Image Source : Krish Capital Pty Ltd
Index Update: The FTSE 100 index, a key benchmark index for the London stock exchange, went up around 0.19% on 05 February 2025.
Macro Update: BP is expected to invest up to $25 billion in redeveloping four Kirkuk oil and gas fields, a significant boost for Iraq’s energy sector, which has struggled with war, corruption, and political instability. If finalized in the coming weeks, this deal could help Iraq regain foreign investment and increase oil production. Meanwhile, Britain's EU negotiator expressed optimism about securing agreements on security, law enforcement, and trade by May, reflecting Prime Minister Keir Starmer's efforts to reset relations with the European Union after years of post-Brexit tensions. In financial markets, British stocks fell for a second consecutive day, with the FTSE 100 closing 0.1% lower after an initial 0.7% decline. However, energy stocks rebounded 0.8% as oil prices rose following reports that U.S. President Donald Trump would speak with Chinese President Xi Jinping, raising hopes for a de-escalation in the ongoing trade war.
Top Market Movers: Among top gainers on FTSE 100 index, GSK PLC (LSE: GSK) witnessed a rise of 6.05% followed by Fresnillo PLC (LSE: FRES) which gained around 4.94%.
Commodity Update: On Wednesday, the dollar gave up some of its recent gains as investors perceived increased chances for the Federal Reserve to ease policy later this year, fueling a rally in Treasuries. In the commodities market, gold rose 0.20%, reaching $2,881.10, while silver dipped 0.59% to $32.83, and copper gained 0.05% to $9,182.20. Brent crude fell 0.24% to $76.02, as markets downplayed the impact of China's tariffs on U.S. energy imports. However, President Trump's renewed efforts to curb Iranian crude exports offered some support. Investors await U.S. Non-Farm Payroll data for clearer insights on future rate decision.

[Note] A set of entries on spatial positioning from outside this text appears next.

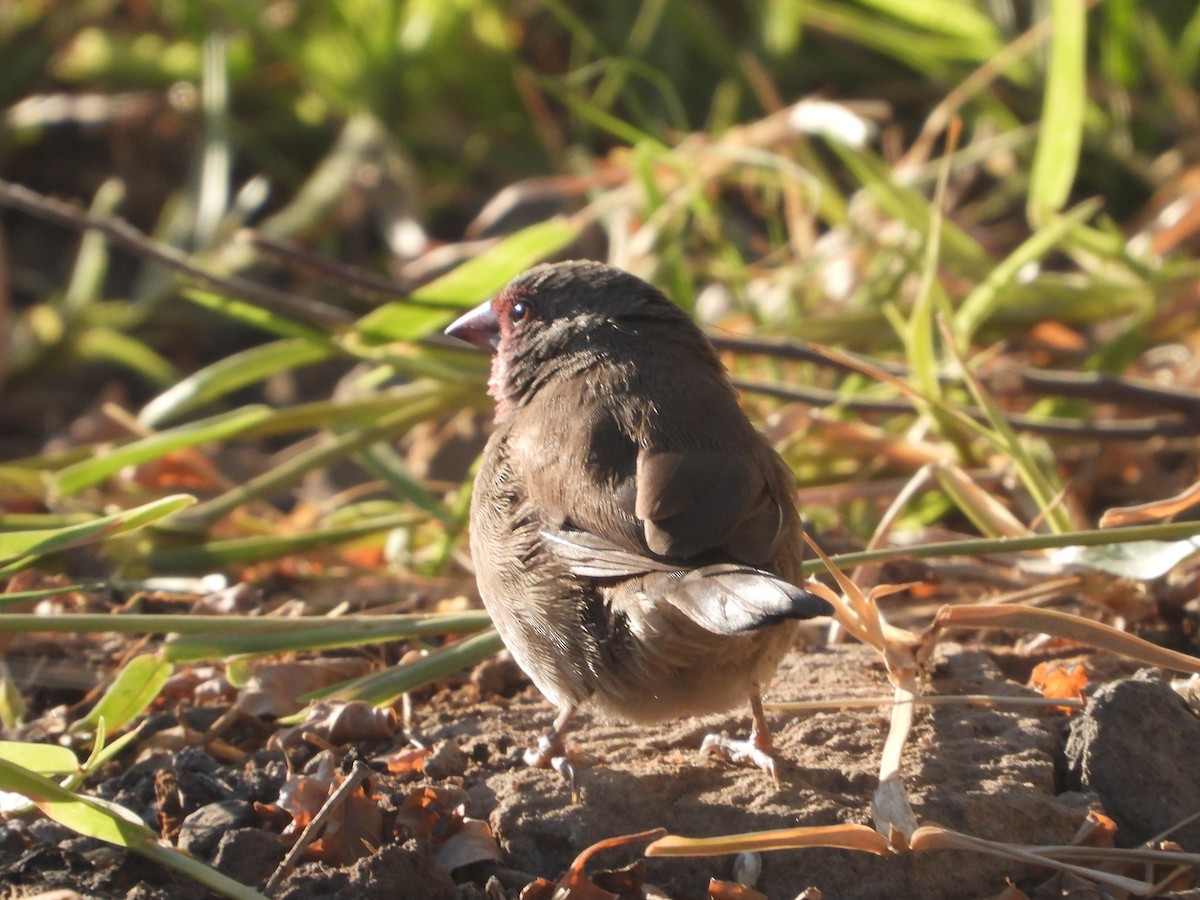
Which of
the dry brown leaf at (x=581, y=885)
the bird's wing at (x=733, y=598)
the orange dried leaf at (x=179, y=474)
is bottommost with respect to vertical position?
the dry brown leaf at (x=581, y=885)

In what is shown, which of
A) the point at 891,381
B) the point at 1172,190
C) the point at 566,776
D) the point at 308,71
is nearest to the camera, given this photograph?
the point at 566,776

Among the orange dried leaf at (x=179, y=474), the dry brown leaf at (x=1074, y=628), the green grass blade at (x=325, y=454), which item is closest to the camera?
the dry brown leaf at (x=1074, y=628)

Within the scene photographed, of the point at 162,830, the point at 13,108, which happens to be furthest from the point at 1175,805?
the point at 13,108

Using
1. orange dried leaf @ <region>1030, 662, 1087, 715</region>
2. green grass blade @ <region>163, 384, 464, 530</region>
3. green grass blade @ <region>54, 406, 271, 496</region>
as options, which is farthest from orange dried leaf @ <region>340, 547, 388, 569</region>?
orange dried leaf @ <region>1030, 662, 1087, 715</region>

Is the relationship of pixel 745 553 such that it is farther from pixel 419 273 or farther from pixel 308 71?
pixel 308 71

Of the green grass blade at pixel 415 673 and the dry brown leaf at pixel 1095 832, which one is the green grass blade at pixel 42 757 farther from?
the dry brown leaf at pixel 1095 832

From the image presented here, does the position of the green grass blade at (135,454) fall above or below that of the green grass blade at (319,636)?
above

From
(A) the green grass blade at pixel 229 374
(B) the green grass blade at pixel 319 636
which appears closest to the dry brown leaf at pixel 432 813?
(B) the green grass blade at pixel 319 636

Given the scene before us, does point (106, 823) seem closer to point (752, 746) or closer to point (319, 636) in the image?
point (319, 636)
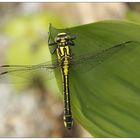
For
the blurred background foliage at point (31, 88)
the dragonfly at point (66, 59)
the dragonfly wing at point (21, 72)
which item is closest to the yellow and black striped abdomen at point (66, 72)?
the dragonfly at point (66, 59)

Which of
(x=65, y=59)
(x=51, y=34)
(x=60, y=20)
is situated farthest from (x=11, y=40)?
(x=51, y=34)

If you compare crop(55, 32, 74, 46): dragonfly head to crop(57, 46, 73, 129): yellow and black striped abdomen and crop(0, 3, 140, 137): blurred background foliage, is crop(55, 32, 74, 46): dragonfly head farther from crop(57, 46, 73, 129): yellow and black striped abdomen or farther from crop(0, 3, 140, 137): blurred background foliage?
crop(0, 3, 140, 137): blurred background foliage

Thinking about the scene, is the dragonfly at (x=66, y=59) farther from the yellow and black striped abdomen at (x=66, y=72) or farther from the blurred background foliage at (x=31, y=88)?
the blurred background foliage at (x=31, y=88)

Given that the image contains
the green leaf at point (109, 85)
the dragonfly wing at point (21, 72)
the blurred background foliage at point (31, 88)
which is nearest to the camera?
the green leaf at point (109, 85)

Our Stance: Recent developments have intensified U.S.-China trade tensions, notably the U.S. Postal Service's suspension of parcel deliveries from China and Hong Kong. This action follows President Trump's termination of the "de minimis" exemption, which previously allowed duty-free entry for packages valued under $800—a provision extensively utilized by e-commerce platforms like Shein and Temu. Concurrently, the U.S. has imposed an additional 10% tariff on Chinese goods, prompting China to retaliate with tariffs on select American imports and an antitrust investigation into Google. Amid these trade disputes, China's AI sector has made significant strides, exemplified by DeepSeek's recent advancements, which have bolstered investor confidence in Chinese tech industries. These combined actions have led to market volatility, affecting stock valuations and raising concerns about the future dynamics of U.S.-China trade relations.
FTSE 100
The FTSE 100 closed at 8,570.77 on Tuesday, down by 0.12%, forming a bearish candlestick pattern. However, the index remains above the 21-period Simple Moving Average (SMA), indicating a positive short-term outlook. With the 50-period SMA acting as strong support, the potential for upward momentum remains intact. The Relative Strength Index (RSI) is at 61.87, signalling healthy bullish momentum without entering overbought territory, leaving room for further gains. These technical factors suggest continued growth, making the FTSE 100 an attractive option for short-term investors. On the weekly chart, the FTSE 100 gained 2.02%, closing at 8,673.96. The index remains well above the 50-period SMA at 8,186.40, with support at 8,277. Resistance is at 8,700, and a breakout above this level could push the index toward 8,800. However, a drop below 8,020 could signal downside risk. Investors should monitor these levels for insight into future price movements.